Les chrétiens égyptiens, en majorité les coptes, ont toujours cohabité avec les populations musulmanes. Mais on observe une radicalisation des deux camps. Pour les coptes radicaux, le mot « copte » vient du grec ancien qui signifie « Égyptien », ils se présentent donc les Égyptiens originels, descendants des pharaons. Entre les religions se forme une sorte de choc des cultures. De plus, face au sentiment d’être une minorité en danger, les chrétiens égyptiens sont plutôt favorables à un régime de type dictatorial, mais assurant la sécurité. « Mieux vaut les uniformes que les barbus » (p 235) résume une amie copte de l’auteur vivant au Caire.
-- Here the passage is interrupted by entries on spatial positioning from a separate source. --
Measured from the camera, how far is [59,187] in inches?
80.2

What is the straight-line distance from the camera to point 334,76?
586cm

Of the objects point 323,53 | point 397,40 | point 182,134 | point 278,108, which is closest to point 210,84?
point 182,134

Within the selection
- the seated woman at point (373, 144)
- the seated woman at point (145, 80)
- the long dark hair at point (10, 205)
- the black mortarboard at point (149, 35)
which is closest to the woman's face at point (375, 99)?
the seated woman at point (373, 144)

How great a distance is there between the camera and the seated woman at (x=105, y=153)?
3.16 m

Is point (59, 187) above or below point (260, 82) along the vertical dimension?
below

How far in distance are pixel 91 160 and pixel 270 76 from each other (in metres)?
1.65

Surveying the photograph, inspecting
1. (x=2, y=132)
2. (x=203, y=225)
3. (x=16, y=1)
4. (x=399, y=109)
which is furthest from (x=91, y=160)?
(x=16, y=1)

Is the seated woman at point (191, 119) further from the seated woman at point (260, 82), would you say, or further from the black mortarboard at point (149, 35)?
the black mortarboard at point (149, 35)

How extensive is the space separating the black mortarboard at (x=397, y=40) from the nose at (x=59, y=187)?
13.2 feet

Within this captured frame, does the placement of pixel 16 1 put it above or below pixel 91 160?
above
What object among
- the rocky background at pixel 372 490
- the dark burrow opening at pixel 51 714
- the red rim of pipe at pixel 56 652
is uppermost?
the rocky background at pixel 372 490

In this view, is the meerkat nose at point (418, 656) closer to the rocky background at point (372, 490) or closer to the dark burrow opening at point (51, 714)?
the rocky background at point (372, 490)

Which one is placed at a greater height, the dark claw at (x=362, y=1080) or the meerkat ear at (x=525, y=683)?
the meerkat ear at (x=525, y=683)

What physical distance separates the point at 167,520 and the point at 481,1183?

 – Un Etat dans l’Etat : l’armée :

Pour les Occidentaux, l’arrivée au pouvoir d’Al-Sissi peut sembler être un coup de force d’un chef militaire, utilisant au mieux son pouvoir militaire. Mais au-delà de l’homme, cette prise de pouvoir est le symbole de l’omniprésence de l’armée dans la société égyptienne, et ce depuis des décennies. En effet, elle est l’institution la plus puissante du pays. L’arrivée de Sissi, n’est pas une apparition de l’armée sur la scène politique mais seulement une officialisation de son pouvoir en réaction à la montée en puissance du fils de Moubarak, Gamal, qui faisait de plus en plus d’ombre aux forces armées. Avant 2014, elle doublait toutes les institutions étatiques classiques. Elle représente un véritable « Etat dans l’Etat ». On trouve des anciens officiers à tous les niveaux de l’appareil. L’armée possède ses propres usines d’armement, les meilleurs hôpitaux, clubs sociaux et centres de vacances. En effet, lorsque Sadate a tourné le dos aux Russes en 1973 et réintroduit en partie un système économique libéral, les forces armées se sont transformées en « forces « capitalistes » » . Les Égyptiens ont l’habitude de dire que « l’armée produit tout, des aiguilles aux fusées » . Elle forme de plus un corps très soudé, dont les mécaniques sont obscures et impénétrables.

Notre avis: 

Asiem el Difraoui livre ici un portrait de l’Égypte par les Égyptiens. L’aspect reportage de l’œuvre permet d’aller au plus près des individus, de leur quotidien, source de leur discours sur l’état de l’Egypte. Mais, c’est surtout dans l’analyse des représentations des interviewés que se trouve la plus-value du livre. L’auteur part du particulier, du quotidien de ses personnages et va au général, à la situation globale de l’Egypte. C’est une vision de l’intérieur de l’Egypte. Si Asiem Difraoui, offre régulièrement des faits historiques ou économiques, ce n’est pas une analyse géopolitique de l’Egypte en bonne et due forme. Il peut être alors intéressant de compléter la lecture de Carnets égyptiens par un ouvrage plus classique.